Consistent data for backups and snapshot disk space

Hi!

I’m running an application in Kubernetes, and that application depends on OpenSearch. So now I have to learn how to maintain OpenSearch! :smile: Right now, I am trying to wrap my head around how to properly backup OpenSearch.

I found that it’s possible to configure snapshots in OpenSearch. Clearly, if I configure snapshots to run regularly and save those on disk, that data will be consistent if I back it up using some external solution (for example Velero).

Snapshots is probably a good thing to use in any case, but just for my own understanding I want to know: if I backup OpenSearch’s PVC data without any snapshots, does that risk data inconsistency?

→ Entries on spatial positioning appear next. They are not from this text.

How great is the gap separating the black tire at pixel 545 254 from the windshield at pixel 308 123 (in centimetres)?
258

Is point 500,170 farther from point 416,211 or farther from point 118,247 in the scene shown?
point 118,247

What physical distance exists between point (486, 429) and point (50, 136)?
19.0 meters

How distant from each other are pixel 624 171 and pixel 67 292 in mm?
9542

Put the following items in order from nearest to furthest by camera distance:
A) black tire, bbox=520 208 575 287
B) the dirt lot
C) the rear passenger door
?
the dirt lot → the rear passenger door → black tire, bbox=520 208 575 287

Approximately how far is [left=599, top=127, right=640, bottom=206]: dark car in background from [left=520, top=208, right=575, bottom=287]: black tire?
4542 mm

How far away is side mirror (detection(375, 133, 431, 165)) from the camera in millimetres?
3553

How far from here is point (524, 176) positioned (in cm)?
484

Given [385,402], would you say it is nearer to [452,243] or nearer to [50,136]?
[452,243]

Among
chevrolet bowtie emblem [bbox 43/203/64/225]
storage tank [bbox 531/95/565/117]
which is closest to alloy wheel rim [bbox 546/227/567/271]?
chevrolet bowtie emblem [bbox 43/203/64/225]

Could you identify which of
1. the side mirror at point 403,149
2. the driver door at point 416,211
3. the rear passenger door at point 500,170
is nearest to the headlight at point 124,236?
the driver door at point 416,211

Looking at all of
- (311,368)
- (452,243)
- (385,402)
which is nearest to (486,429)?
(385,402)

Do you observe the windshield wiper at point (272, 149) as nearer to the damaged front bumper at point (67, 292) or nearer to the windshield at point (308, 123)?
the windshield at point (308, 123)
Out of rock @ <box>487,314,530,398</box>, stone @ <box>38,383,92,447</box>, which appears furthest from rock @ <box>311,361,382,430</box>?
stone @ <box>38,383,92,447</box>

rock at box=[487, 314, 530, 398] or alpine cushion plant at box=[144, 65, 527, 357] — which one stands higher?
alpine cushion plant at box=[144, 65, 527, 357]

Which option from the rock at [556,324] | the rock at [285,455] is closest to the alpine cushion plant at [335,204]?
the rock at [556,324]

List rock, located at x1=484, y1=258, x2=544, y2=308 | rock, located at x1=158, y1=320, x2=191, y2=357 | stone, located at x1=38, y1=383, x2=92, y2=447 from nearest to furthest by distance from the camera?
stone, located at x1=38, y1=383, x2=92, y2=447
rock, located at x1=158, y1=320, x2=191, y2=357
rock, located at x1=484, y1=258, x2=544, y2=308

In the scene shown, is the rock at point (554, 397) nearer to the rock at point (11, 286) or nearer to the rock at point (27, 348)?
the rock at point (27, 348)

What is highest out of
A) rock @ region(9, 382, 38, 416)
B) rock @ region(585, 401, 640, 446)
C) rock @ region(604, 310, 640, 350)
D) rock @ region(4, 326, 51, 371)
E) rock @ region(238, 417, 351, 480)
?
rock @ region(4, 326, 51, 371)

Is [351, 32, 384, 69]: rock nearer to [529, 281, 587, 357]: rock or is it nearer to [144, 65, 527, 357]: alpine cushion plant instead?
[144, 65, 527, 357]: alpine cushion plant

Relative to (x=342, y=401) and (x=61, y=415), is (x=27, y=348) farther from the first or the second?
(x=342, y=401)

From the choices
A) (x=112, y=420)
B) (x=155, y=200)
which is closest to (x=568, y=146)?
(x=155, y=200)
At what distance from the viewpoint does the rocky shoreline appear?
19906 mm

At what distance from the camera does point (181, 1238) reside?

A related question I have is regarding the incremental nature of snapshots. It says in the docs:

Snapshots store only incremental changes since the last snapshot. Thus, while taking an initial snapshot may be a heavy operation, subsequent snapshots have minimal overhead.

I understand that the initial snapshot may be relatively slow. But does this also mean that the initial snapshot takes up extra disk space? So if I expect my live data to be 100 GiB on disk, I would need to provision more than 200 GiB disk to accommodate snapshots. Right?

Cheers!

This topic was automatically closed 60 days after the last reply. New replies are no longer allowed.